## [WRITTEN EXERCISE]
Format the data between the lines holding "How far is the" and "199 centimetres", inclusive, as a two-column CSV with the columns text and answer. Give one row for each text with its answer, and put every field in double quotes with any line breaks replaced by spaces.

## [ENTRIES PROVIDED]

········

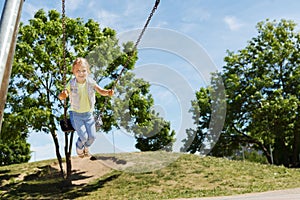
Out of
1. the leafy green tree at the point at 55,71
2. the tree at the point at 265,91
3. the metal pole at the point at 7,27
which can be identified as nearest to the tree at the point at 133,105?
the leafy green tree at the point at 55,71

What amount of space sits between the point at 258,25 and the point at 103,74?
17.5 meters

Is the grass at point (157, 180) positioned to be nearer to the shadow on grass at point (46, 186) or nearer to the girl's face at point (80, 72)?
the shadow on grass at point (46, 186)

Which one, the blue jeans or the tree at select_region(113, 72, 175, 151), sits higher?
the tree at select_region(113, 72, 175, 151)

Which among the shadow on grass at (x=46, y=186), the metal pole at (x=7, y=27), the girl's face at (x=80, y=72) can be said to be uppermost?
the girl's face at (x=80, y=72)

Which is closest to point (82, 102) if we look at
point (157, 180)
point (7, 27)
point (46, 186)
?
point (7, 27)

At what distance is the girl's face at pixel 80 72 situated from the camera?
19.4ft

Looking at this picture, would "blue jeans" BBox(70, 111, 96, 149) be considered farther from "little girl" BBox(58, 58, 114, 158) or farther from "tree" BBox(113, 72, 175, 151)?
"tree" BBox(113, 72, 175, 151)

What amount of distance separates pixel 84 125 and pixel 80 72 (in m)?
0.87

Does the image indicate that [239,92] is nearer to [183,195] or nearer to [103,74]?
[103,74]

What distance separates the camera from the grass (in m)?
16.9

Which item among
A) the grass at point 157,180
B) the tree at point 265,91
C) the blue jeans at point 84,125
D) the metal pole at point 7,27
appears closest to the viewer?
the metal pole at point 7,27

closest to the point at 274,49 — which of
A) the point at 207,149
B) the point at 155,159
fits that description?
the point at 207,149

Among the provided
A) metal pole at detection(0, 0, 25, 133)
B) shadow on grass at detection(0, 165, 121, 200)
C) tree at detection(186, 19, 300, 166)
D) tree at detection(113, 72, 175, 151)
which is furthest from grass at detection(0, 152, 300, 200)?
metal pole at detection(0, 0, 25, 133)

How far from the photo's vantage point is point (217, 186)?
17156mm
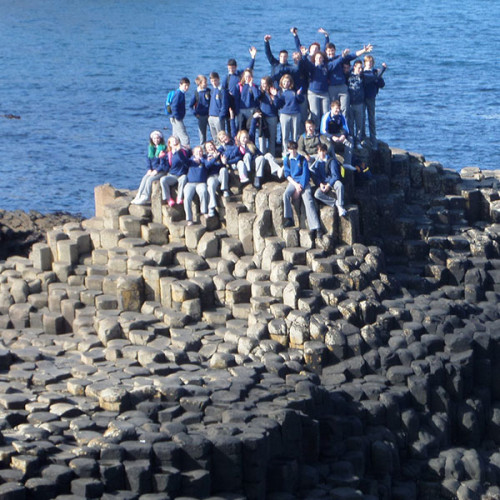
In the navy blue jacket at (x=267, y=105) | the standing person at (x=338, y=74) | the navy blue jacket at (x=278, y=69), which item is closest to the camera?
the navy blue jacket at (x=267, y=105)

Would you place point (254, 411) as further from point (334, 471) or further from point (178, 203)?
point (178, 203)

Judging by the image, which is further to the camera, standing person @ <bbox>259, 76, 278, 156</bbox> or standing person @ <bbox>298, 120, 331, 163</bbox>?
standing person @ <bbox>259, 76, 278, 156</bbox>

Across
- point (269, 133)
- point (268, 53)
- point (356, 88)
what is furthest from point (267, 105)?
point (356, 88)

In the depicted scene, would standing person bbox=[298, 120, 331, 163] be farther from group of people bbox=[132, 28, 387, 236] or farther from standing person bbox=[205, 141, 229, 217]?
standing person bbox=[205, 141, 229, 217]

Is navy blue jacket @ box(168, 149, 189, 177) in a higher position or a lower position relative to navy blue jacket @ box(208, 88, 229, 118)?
lower

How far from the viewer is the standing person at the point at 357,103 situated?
3959cm

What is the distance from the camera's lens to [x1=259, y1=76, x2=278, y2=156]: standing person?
3700cm

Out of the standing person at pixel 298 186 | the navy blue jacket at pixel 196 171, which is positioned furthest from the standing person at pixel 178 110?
the standing person at pixel 298 186

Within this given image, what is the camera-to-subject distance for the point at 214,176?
118ft

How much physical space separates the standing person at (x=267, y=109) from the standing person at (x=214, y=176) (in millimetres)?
1972

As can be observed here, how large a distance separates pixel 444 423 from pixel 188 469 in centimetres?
857

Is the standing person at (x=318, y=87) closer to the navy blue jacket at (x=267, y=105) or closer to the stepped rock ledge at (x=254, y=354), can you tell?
the navy blue jacket at (x=267, y=105)

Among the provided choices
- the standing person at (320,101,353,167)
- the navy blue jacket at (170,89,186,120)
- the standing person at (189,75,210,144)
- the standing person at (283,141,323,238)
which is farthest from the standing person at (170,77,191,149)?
the standing person at (320,101,353,167)

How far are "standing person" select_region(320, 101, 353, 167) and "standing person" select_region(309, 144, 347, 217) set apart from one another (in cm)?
143
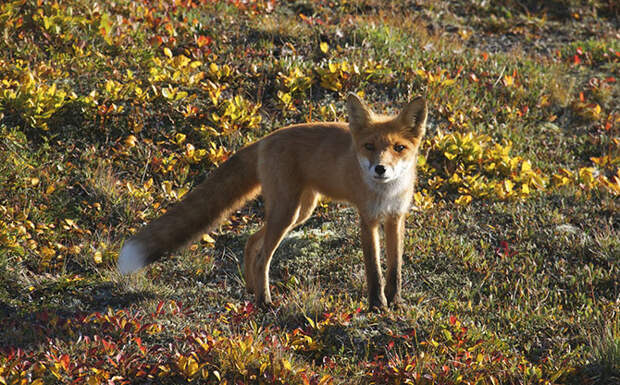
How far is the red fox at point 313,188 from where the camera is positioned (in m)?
5.14

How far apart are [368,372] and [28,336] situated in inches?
98.2

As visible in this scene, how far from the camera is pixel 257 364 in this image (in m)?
4.41

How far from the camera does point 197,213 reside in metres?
5.55

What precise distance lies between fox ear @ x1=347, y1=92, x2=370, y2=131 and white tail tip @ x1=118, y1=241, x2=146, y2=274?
199 centimetres

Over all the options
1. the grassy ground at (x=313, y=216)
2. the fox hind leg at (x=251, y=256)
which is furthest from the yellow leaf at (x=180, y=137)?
the fox hind leg at (x=251, y=256)

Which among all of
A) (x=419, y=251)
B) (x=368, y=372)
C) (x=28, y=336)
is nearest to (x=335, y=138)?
(x=419, y=251)

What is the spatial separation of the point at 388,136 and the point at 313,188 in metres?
0.96

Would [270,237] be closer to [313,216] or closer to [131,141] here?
[313,216]

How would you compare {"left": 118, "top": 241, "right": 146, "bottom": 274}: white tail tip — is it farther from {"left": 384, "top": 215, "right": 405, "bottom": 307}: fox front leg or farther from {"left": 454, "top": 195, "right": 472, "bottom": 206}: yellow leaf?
{"left": 454, "top": 195, "right": 472, "bottom": 206}: yellow leaf

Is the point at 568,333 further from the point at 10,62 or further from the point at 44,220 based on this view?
the point at 10,62

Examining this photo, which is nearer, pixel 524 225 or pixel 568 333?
pixel 568 333

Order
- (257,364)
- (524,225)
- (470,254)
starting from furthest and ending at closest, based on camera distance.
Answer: (524,225) → (470,254) → (257,364)

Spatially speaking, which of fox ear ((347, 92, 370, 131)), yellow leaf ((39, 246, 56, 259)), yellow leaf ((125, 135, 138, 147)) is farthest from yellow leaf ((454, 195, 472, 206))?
yellow leaf ((39, 246, 56, 259))

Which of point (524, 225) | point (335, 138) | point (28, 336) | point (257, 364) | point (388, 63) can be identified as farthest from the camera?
point (388, 63)
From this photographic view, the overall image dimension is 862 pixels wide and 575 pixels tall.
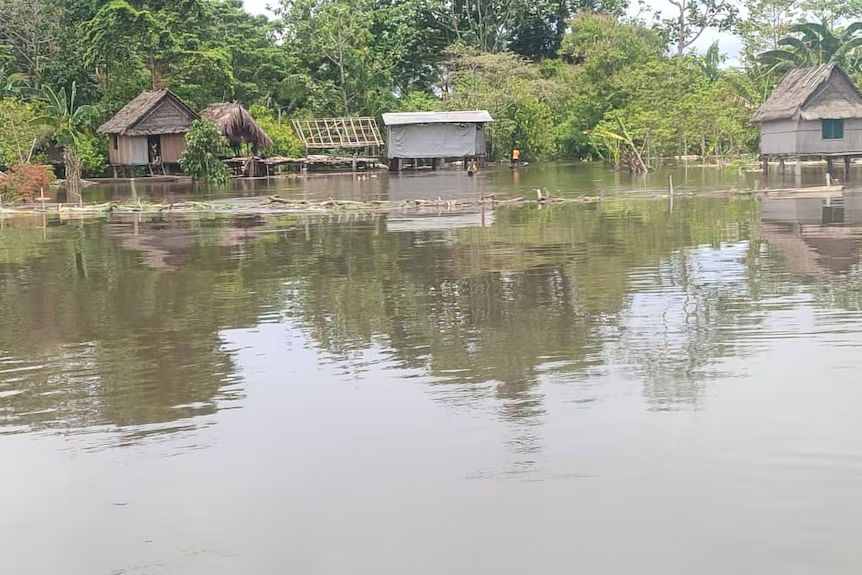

········

## [WRITTEN ANSWER]
text,answer
"How far is the red fox at point 313,188 from where the camera is positioned (in m)?","5.14"
"How far apart are [368,372] and [28,336] situated in inches?","98.2"
"As visible in this scene, how far from the camera is pixel 257 364 in this image (in m)?","4.41"
"How far from the camera does point 197,213 reside in metres?","5.55"
"What precise distance lies between fox ear @ x1=347, y1=92, x2=370, y2=131 and white tail tip @ x1=118, y1=241, x2=146, y2=274?","199 centimetres"